My Lease Is Ending Soon. But I Want to Vacate a Little Earlier.

I get it. It’s impossible for a lease end date to align with the date of a new lease on a new home. 

Surely with that in mind, your current landlord would allow you to vacate sooner than the actual lease end date?

Well in short. No. A lease (General Tenancy Agreement) is a legally binding agreement with an end date. There are many many reasons why it’s not possible for a tenant  to be able to vacate prior to the end date. 

Starting with the simple challenge property managers have to co-originate a request like that. Most people have no idea the little resources property managers have to be able to facilitate a request from a tenant to vacate prior to the lease start date.

I bet now you are wondering. What? It’s just a simple request. No resources are needed. 

If we could charge for our time it would be ideal to be able to charge tenants $165 an hour to consult with tenants about these types of requests. There is a true cost of our time to communicate with tenants. Most people have no idea how little property managers charge landlords. What we charge is minuscule & it certainly doesn’t cover the cost of our time to liaise with tenants outside of a normal tenancy agreement.

What tenants don’t realise is they’ve sent a simple email with a request to vacate sooner. Then we need to spend considerable time now consulting the owners, our diaries, the impact of the request. Then liase back to the tenant with a response. Time is money and all this is time we can’t charge anyone for. 

Coes-Creek-Road-Burnside

Plans have been made months before a tenants lease ends. This has already been scheduled. Property managers are not sitting around with huge times in their day to do an exit report sooner than what had been planned months in advance. Possibly the owner has family moving in. Possibly they are moving in, possibly they are selling. Whatever it is. It’s all been pre planned way in advance based around that legally binding lease end date.

* Entries provided
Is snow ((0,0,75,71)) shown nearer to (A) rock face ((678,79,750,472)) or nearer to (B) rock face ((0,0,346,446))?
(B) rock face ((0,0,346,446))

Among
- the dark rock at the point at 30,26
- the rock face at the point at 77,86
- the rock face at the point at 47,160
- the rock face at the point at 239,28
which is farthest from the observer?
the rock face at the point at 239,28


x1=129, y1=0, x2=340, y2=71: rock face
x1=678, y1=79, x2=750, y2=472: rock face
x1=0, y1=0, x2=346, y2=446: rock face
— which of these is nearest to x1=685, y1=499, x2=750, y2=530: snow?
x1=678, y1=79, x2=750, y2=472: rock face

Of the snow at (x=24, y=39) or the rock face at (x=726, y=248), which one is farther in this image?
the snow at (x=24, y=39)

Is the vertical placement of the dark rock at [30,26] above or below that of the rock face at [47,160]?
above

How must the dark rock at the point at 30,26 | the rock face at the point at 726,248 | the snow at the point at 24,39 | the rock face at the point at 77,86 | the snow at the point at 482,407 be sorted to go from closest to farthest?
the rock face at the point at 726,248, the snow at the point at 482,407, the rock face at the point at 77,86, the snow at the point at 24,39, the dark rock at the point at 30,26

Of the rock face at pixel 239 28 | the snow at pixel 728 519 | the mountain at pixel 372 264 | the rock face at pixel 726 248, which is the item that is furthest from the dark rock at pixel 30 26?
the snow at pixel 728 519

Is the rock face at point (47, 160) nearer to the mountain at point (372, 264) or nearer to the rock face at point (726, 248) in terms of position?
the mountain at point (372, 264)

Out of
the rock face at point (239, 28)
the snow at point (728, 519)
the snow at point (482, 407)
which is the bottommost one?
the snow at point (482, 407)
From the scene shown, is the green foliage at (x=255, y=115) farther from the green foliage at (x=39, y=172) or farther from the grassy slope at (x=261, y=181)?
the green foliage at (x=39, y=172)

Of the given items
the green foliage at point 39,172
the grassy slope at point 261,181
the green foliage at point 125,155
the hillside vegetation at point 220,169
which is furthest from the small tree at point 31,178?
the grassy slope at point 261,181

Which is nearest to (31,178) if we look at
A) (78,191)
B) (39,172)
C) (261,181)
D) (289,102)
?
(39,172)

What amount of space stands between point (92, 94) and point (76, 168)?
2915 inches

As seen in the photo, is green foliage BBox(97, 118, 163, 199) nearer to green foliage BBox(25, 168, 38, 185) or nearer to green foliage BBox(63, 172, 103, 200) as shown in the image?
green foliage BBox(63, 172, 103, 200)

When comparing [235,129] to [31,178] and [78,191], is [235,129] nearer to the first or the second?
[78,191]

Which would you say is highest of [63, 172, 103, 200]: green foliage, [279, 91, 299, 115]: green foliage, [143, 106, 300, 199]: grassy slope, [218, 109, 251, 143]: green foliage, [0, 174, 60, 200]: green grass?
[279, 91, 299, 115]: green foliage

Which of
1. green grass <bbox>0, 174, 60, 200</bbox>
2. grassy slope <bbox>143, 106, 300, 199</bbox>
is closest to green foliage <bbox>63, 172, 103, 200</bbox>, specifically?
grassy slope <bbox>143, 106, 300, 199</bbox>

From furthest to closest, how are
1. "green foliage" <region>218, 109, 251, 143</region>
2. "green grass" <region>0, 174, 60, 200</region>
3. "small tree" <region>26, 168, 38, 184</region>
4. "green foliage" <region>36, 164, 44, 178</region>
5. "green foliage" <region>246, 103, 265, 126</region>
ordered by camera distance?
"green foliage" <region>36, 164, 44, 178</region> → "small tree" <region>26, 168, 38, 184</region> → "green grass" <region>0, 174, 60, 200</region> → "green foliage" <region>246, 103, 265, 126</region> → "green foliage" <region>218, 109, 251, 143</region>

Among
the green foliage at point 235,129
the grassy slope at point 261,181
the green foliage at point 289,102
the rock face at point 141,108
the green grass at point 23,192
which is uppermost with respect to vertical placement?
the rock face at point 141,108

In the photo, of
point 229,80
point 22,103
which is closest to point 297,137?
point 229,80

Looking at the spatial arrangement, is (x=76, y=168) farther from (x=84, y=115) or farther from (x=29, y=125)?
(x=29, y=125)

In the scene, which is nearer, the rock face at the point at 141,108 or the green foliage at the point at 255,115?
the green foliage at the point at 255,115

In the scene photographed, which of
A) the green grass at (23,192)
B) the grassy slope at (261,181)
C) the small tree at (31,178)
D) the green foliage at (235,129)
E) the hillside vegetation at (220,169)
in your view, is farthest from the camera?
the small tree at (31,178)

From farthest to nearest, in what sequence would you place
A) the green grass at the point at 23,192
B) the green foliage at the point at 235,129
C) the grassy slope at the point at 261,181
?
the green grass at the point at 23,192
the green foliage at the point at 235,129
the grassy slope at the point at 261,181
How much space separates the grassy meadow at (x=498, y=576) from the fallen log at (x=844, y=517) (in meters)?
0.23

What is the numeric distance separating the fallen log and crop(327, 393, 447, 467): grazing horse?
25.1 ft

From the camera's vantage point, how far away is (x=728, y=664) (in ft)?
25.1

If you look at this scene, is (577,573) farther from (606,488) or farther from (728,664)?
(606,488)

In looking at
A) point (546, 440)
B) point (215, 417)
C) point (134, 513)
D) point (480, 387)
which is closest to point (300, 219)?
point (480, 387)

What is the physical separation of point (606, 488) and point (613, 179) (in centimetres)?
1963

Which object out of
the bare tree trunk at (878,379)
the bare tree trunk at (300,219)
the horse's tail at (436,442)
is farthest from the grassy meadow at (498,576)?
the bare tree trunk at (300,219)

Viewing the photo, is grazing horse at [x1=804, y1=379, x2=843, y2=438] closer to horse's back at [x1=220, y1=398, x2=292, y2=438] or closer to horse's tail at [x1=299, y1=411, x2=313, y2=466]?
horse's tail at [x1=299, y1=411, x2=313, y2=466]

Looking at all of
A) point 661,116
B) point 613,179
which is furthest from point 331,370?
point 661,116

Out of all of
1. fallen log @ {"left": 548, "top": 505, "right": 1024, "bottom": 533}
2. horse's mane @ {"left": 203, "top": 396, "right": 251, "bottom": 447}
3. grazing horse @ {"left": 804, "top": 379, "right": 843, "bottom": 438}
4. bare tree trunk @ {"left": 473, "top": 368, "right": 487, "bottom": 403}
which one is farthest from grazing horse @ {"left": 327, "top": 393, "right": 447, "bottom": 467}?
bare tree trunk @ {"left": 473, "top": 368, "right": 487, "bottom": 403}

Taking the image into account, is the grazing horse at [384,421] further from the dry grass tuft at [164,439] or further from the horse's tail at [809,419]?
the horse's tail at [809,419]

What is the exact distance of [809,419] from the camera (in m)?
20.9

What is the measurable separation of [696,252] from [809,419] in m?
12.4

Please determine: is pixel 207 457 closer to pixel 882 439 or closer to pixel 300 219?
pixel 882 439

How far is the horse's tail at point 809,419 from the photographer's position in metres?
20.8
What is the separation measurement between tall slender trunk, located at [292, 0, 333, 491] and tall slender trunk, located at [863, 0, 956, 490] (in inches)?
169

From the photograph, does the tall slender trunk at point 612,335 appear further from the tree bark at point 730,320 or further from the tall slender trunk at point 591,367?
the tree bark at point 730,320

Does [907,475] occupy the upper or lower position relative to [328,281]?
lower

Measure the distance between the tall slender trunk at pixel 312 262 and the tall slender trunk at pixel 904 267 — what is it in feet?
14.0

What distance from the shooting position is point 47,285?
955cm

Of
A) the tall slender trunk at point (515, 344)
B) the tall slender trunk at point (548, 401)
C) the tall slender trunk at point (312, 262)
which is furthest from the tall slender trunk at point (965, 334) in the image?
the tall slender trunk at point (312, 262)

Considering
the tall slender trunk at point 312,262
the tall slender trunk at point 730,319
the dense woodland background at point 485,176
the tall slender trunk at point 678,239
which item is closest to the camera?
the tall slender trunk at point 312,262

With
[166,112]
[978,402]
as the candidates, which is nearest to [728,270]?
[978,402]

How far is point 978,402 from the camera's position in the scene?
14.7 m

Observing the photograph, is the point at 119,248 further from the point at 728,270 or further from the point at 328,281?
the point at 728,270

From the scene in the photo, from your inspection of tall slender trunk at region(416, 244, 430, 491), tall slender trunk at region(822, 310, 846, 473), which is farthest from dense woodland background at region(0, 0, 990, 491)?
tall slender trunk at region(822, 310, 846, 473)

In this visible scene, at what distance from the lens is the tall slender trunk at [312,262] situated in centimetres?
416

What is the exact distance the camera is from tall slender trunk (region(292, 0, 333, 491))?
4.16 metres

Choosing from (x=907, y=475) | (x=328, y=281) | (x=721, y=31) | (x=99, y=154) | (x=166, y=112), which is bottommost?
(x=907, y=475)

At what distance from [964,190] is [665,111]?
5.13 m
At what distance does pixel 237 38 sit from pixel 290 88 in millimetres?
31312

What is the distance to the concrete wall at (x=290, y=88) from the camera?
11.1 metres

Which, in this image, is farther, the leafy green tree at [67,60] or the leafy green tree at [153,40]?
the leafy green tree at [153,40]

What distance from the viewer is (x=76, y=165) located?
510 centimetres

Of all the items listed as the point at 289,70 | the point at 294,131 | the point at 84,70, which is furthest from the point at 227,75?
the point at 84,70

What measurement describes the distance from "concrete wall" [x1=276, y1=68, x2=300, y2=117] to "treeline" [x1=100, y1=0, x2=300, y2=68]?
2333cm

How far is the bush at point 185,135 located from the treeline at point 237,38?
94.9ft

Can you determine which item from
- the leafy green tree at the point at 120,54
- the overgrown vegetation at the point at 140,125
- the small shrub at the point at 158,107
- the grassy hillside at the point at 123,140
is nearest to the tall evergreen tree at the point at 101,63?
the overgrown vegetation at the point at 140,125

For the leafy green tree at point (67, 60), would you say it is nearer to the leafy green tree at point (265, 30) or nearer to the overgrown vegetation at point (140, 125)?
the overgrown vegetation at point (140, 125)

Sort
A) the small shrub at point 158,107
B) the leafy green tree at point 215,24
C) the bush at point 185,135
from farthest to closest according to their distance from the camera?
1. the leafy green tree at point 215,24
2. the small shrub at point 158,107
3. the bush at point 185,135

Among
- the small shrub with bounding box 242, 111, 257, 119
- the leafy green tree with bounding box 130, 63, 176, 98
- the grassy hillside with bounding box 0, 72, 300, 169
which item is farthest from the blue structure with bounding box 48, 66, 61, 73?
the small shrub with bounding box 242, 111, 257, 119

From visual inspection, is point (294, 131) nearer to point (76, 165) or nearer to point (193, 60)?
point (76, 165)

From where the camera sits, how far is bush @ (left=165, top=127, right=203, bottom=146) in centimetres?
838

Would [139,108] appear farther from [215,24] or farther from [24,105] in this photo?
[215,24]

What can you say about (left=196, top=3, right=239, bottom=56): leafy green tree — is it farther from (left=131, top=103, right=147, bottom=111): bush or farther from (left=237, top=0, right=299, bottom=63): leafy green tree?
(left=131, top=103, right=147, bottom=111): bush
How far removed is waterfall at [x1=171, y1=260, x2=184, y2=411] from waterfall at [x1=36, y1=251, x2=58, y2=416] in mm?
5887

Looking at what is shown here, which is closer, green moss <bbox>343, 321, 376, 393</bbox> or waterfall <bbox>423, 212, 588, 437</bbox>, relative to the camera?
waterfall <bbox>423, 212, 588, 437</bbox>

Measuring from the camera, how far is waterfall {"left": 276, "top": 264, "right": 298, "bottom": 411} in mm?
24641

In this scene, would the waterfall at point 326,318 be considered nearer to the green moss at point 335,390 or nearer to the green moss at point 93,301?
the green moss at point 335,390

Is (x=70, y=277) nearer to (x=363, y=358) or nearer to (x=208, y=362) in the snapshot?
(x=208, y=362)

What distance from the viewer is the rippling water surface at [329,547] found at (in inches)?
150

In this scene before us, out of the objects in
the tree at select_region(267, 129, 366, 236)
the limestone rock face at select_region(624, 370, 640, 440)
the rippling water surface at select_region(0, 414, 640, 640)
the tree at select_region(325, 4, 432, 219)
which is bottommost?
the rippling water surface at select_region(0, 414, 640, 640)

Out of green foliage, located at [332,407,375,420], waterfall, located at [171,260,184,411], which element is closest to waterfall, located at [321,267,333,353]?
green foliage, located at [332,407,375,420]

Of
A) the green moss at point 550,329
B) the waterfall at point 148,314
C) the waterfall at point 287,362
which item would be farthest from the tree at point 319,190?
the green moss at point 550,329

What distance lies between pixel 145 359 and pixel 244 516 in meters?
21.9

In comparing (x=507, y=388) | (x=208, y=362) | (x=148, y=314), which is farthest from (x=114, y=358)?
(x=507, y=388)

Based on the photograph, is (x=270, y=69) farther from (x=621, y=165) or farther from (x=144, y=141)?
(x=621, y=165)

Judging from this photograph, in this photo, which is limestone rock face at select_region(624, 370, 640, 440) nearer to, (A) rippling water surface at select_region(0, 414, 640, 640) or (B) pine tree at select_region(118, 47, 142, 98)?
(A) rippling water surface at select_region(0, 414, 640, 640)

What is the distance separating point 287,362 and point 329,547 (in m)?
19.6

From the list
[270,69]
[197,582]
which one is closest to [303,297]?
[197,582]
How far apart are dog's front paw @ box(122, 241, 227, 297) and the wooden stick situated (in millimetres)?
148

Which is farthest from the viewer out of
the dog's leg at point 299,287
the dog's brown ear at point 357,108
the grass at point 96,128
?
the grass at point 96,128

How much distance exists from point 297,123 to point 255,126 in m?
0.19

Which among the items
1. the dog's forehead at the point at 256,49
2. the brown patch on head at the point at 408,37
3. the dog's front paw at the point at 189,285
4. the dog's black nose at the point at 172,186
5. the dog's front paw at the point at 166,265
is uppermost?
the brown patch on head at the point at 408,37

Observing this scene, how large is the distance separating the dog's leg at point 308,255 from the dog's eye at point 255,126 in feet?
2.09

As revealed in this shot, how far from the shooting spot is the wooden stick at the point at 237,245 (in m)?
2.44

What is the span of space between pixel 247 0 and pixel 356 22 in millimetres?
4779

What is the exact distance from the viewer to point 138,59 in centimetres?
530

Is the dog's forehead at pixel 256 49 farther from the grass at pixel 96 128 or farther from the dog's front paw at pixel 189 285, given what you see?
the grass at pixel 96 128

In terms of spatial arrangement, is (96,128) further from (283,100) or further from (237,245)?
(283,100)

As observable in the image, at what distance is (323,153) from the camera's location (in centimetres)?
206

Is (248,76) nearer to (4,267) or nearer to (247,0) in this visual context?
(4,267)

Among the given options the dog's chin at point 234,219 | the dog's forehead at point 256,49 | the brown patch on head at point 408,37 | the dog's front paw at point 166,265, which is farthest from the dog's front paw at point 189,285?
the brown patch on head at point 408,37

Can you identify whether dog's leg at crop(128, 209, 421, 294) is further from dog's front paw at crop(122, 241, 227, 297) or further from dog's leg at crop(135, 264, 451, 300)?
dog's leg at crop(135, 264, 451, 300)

* Tasks for this exercise
**A.** Check each statement against the article above on vacating a rental before the lease ends, answering yes or no and quoting the words from the article that settle it.
(i) The article calls a lease a legally binding agreement with an end date.
(ii) Property managers currently charge tenants $165 an hour to consult about early-vacate requests.
(iii) Plans tied to the lease end date are made months before a tenant's lease ends.
**B.** Pick up the article above on vacating a rental before the lease ends and continue it from its final sentence.

* Responses
**A.**
(i) Yes: "A lease (General Tenancy Agreement) is a legally binding agreement with an end date."
(ii) No: "If we could charge for our time it would be ideal to be able to charge tenants $165 an hour"
(iii) Yes: "Plans have been made months before a tenants lease ends."

**B.**
But wait. What if you want to vacate sooner, a new tenant could be found that may even want to pay more. Surely the landlord would be happy about that. Getting higher rent sooner. Maybe not. First, the property needs to be advertised about 5 weeks prior to a lease start date. So even if an owner could agree to let you vacate sooner you would need to give them at least 5 weeks notice, possibly more. So they have time to advertise.

But what time of the year is it? Is your lease ending in a peak period? Vacating sooner would affect this. It’s also very likely the property manager or landlord has maintenance planned for when you vacate. Having you leave prior to the lease end date would then mean all that would need to be rescheduled. That’s time and money that will cost the landlord and he may not even be able to secure the trades he had booked in.

Lastly, requesting to vacate early would not be welcomed. So this would also affect if your current agency would consider leasing to you in the future.  You’ve been a great tenant up until now. Now you want to leave prior to your lease start date. Based on this would we want to rent to you in the future to have that happen again? Possibly not. 

Contact Byron today.

Shoot me an email.

I’m a licensed real estate agent on the Sunshine Coast Qld Australia. I have over 20 years of experience selling residential property and managing & selling investment properties here on the Sunshine Coast.

Let me know how I can help you.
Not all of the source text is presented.